Cell-Free DNA (cfDNA) Regulates Metabolic Remodeling, Sustaining Proliferation, Quiescence, and Migration in MDA-MB-231, a Triple-Negative Breast Carcinoma (TNBC) Cell Line.

Background: The clinical relevance of circulating cell-free DNA (cfDNA) in oncology has gained significant attention, with its potential as a biomarker for cancer diagnosis and monitoring. However, its precise role in cancer biology and progression remains unclear. cfDNA in cancer patients' blood has been shown to activate signaling pathways, such as those mediated by toll-like receptors (TLRs), suggesting its involvement in cancer cell adaptation to the tumor microenvironment. Methods: This impact of cfDNA released from MDA-MB-231, a triple-negative breast cancer (TNBC) cell line was assessed, focusing on glucose availability and culture duration. The impact of cfDNA on the proliferation of MDA-MB-231 cells was investigated using proliferation curves, while cellular migration was evaluated through wound healing assays. The metabolic alterations induced by distinct cfDNA variants in MDA-MB-231 cells were investigated through nuclear magnetic resonance (NMR) spectroscopy, and their effect on cisplatin resistance was evaluated using flow cytometry. Furthermore, the expression levels of DNA-sensitive Toll-like receptor 9 (TLR9) were quantified via immunofluorescence, alongside its colocalization with lysosome-associated membrane protein 1 (LAMP1). Results: This study indicates that cfDNA facilitates metabolic adaptation, particularly under metabolic stress, by modulating glucose and glutamine consumption, key pathways in tumor cell metabolism. Exposure to cfDNA induced distinct metabolic shifts, favoring energy production through oxidative phosphorylation.

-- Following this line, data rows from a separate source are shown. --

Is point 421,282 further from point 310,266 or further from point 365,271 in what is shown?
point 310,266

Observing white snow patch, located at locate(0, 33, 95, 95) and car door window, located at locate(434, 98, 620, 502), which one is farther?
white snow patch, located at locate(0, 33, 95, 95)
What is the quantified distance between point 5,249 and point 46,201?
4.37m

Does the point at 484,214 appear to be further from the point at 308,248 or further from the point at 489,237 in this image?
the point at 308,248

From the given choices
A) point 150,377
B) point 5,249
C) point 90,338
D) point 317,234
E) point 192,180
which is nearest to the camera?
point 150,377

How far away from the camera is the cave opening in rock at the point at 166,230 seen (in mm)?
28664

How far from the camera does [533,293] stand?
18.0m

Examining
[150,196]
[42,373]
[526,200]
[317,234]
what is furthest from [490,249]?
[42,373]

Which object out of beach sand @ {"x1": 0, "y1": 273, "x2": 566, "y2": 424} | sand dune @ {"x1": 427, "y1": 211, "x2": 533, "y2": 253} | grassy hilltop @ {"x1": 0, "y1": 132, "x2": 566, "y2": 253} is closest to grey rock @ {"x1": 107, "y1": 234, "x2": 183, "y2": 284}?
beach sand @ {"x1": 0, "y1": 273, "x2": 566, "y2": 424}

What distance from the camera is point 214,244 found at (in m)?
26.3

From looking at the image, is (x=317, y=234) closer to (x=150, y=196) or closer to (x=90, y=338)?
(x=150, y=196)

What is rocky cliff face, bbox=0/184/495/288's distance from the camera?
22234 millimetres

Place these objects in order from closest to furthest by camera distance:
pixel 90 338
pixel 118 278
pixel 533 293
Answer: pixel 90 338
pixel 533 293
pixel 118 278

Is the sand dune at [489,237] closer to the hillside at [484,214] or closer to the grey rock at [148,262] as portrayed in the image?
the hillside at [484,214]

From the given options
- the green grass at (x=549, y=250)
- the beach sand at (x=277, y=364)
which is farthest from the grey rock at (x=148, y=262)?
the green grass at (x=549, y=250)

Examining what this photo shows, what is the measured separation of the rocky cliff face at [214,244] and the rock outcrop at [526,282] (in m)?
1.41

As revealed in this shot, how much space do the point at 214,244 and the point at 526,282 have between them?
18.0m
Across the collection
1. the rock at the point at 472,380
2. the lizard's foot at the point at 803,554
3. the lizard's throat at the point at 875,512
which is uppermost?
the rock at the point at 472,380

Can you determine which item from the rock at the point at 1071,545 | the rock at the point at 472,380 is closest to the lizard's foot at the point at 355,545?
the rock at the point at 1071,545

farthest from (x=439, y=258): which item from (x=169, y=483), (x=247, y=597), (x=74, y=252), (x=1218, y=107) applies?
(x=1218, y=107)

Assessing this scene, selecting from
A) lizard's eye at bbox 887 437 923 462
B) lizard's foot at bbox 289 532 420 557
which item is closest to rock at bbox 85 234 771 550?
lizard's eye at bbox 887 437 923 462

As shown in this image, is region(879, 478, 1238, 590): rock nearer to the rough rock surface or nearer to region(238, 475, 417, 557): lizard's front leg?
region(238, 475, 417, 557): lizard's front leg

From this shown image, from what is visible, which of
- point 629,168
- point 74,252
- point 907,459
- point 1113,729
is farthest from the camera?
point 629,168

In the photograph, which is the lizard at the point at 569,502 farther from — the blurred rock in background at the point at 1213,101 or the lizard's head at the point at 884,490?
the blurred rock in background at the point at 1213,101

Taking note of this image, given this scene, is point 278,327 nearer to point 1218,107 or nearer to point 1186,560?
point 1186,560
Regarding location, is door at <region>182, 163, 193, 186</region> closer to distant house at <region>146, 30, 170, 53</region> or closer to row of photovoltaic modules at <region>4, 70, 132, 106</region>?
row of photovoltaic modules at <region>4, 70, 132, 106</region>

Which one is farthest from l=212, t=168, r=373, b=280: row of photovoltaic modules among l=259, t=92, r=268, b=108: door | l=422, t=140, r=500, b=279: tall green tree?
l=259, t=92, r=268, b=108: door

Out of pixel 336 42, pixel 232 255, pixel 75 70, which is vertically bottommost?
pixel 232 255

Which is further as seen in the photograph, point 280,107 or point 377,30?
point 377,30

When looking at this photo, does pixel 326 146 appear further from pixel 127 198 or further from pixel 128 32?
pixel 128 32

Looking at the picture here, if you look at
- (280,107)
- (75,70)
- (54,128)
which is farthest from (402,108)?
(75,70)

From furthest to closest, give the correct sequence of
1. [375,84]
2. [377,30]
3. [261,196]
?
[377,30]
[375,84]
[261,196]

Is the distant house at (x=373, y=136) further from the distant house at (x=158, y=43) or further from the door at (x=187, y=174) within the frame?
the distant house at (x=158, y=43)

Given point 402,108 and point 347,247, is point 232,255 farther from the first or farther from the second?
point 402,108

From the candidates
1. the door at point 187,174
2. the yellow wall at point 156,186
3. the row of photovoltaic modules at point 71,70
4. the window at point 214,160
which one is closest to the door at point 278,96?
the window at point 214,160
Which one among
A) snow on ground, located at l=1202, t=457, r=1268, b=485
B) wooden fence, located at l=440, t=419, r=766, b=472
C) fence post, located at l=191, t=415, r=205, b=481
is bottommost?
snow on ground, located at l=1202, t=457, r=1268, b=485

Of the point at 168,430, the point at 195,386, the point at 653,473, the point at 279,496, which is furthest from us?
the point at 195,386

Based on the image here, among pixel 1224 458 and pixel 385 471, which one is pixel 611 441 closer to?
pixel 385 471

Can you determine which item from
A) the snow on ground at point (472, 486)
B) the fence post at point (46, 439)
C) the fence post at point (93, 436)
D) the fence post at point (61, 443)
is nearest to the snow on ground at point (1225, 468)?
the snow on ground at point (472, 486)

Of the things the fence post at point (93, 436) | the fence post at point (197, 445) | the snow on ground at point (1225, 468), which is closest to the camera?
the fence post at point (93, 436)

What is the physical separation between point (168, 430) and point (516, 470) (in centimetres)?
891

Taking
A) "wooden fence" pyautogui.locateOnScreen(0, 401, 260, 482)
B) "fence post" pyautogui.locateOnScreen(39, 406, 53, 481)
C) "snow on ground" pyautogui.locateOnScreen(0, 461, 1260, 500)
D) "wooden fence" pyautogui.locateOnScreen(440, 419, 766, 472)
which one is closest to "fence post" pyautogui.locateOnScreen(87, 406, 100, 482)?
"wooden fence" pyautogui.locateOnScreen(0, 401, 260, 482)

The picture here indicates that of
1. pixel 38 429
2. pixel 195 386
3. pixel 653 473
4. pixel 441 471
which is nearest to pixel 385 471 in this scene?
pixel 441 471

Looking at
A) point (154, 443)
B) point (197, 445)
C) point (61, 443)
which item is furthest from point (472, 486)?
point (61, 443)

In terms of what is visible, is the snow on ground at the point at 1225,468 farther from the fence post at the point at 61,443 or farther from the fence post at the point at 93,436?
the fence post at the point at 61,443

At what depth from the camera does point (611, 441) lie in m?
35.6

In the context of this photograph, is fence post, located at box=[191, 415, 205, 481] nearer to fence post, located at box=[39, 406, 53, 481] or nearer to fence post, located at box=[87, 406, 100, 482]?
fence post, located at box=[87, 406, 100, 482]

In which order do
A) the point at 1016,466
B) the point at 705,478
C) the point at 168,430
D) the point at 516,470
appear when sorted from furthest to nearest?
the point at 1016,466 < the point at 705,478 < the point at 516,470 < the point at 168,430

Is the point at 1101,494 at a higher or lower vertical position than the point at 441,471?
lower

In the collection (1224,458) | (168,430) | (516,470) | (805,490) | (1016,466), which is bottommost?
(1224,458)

The anti-cancer activity of cfDNA isolated from conditioned media of cells cultured under stressful conditions is influenced by the culture duration, emphasizing the importance of adaptation and se-lection in releasing cfDNA that can drive pro-tumoral processes. Additionally, cfDNA exposure influenced cell proliferation, quiescence, and migration, processes linked to metastasis and treatment resistance. These findings underscore cfDNA as a key mediator of metabolic reprogramming and adaptive responses in cancer cells, contributing to tumor progression and therapy resistance. Furthermore, the activation of TLR9 signaling suggests a mechanistic basis for cfDNA-induced phenotypic changes. Conclusions: Overall, cfDNA serves as a crucial signaling molecule in the tumor microenvironment, orchestrating adaptive processes that enhance cancer cell survival and progression.